Li Tianyi, Yang Genke, Chu Jian
IEEE Trans Cybern. 2024 May;54(5):3051-3064. doi: 10.1109/TCYB.2023.3254596. Epub 2024 Apr 16.
Efficient and intelligent exploration remains a major challenge in the field of deep reinforcement learning (DRL). Bayesian inference with a distributional representation is usually an effective way to improve the exploration ability of the RL agent. However, when optimizing Bayesian neural networks (BNNs), most algorithms need to specify an explicit parameter distribution such as a multivariate Gaussian distribution. This may reduce the flexibility of model representation and affect the algorithm performance. Therefore, to improve sample efficiency and exploration based on Bayesian methods, we propose a novel implicit posteriori parameter distribution optimization (IPPDO) algorithm. First, we adopt a distributional perspective on the parameter and model it with an implicit distribution, which is approximated by generative models. Each model corresponds to a learned latent space, providing structured stochasticity for each layer in the network. Next, to make it possible to optimize an implicit posteriori parameter distribution, we build an energy-based model (EBM) with value function to represent the implicit distribution which is not constrained by any analytic density function. Then, we design a training algorithm based on amortized Stein variational gradient descent (SVGD) to improve the model learning efficiency. We compare IPPDO with other prevailing DRL algorithms on the OpenAI Gym, MuJoCo, and Box2D platforms. Experiments on various tasks demonstrate that the proposed algorithm can represent the parameter uncertainty implicitly for a learned policy and can consistently outperform competing approaches.
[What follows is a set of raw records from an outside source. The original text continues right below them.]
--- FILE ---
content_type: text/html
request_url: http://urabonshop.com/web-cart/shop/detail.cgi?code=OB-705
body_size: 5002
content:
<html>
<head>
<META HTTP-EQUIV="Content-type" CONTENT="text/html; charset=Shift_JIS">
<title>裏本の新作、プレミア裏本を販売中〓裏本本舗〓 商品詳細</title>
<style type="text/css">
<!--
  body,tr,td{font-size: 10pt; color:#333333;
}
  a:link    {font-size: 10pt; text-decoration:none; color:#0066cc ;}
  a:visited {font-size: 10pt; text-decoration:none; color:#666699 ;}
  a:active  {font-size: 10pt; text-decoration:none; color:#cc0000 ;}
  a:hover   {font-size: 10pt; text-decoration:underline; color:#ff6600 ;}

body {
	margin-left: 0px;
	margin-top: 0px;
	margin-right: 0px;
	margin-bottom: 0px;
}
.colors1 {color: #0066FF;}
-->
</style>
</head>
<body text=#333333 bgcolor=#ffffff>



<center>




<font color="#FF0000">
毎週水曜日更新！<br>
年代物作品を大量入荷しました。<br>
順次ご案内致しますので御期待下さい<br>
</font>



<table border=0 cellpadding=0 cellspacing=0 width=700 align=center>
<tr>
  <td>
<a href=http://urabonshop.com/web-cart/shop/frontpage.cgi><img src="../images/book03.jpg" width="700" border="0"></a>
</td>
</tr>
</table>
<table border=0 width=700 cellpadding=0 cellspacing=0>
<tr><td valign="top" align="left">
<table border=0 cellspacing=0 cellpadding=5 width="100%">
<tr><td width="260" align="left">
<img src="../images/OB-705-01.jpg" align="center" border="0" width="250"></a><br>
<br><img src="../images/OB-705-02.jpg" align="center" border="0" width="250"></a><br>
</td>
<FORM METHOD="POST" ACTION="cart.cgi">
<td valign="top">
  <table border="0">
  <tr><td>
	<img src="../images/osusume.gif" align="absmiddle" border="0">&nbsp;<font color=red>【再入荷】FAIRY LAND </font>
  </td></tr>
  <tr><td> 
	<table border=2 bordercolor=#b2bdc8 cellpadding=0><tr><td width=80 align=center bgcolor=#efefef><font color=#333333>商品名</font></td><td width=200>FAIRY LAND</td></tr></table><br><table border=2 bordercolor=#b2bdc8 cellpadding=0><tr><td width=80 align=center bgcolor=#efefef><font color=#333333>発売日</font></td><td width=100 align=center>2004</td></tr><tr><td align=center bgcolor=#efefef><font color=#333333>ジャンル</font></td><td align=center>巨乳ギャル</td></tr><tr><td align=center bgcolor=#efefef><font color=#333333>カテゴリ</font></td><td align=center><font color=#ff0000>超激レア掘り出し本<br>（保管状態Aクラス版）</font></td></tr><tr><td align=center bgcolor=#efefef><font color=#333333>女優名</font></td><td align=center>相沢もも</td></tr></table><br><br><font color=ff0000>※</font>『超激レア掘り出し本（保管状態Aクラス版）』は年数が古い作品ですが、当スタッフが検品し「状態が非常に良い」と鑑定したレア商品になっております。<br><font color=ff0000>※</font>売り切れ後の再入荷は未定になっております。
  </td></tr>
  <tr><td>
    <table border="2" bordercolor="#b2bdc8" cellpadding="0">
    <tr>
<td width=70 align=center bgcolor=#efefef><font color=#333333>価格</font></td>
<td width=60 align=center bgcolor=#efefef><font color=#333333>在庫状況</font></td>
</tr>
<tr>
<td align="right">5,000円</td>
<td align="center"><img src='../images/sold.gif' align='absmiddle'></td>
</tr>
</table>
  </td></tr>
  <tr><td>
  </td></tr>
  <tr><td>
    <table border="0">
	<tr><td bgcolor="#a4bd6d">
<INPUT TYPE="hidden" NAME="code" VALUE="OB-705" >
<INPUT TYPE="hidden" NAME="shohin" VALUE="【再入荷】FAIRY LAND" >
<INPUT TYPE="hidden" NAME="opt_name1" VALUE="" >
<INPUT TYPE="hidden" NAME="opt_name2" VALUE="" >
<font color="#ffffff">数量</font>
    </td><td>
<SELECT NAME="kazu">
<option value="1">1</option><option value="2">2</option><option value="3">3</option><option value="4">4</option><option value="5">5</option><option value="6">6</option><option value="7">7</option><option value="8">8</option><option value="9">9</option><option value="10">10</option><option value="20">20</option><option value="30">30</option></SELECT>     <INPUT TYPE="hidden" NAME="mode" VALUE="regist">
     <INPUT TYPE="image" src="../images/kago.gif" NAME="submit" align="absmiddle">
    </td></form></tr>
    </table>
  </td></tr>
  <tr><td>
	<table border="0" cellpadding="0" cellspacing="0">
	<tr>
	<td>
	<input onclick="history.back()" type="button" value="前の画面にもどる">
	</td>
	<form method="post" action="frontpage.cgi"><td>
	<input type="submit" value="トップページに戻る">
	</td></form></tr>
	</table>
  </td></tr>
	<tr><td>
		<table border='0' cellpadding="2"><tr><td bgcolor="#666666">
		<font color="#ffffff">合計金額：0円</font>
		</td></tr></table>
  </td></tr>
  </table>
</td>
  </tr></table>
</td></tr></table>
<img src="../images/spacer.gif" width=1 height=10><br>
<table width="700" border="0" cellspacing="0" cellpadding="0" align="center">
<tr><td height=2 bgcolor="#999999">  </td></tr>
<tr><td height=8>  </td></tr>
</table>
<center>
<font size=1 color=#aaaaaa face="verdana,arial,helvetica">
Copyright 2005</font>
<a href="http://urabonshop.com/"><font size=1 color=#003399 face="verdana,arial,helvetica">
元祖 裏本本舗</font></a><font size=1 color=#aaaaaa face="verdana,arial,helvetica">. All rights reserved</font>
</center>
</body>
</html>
高效且智能的探索仍是深度强化学习(DRL)领域的一项重大挑战。采用分布表示的贝叶斯推理通常是提高强化学习智能体探索能力的有效方法。然而,在优化贝叶斯神经网络(BNN)时,大多数算法需要指定一个明确的参数分布,如多元高斯分布。这可能会降低模型表示的灵活性并影响算法性能。因此,为了提高基于贝叶斯方法的样本效率和探索能力,我们提出了一种新颖的隐式后验参数分布优化(IPPDO)算法。首先,我们从分布的角度看待参数,并用隐式分布对其进行建模,该隐式分布由生成模型近似。每个模型对应一个学习到的潜在空间,为网络中的每一层提供结构化的随机性。接下来,为了能够优化隐式后验参数分布,我们构建了一个带有价值函数的基于能量的模型(EBM)来表示不受任何解析密度函数约束的隐式分布。然后,我们设计了一种基于摊销斯坦变分梯度下降(SVGD)的训练算法来提高模型学习效率。我们在OpenAI Gym、MuJoCo和Box2D平台上将IPPDO与其他主流DRL算法进行了比较。在各种任务上的实验表明,所提出的算法可以为学习到的策略隐式地表示参数不确定性,并且始终优于竞争方法。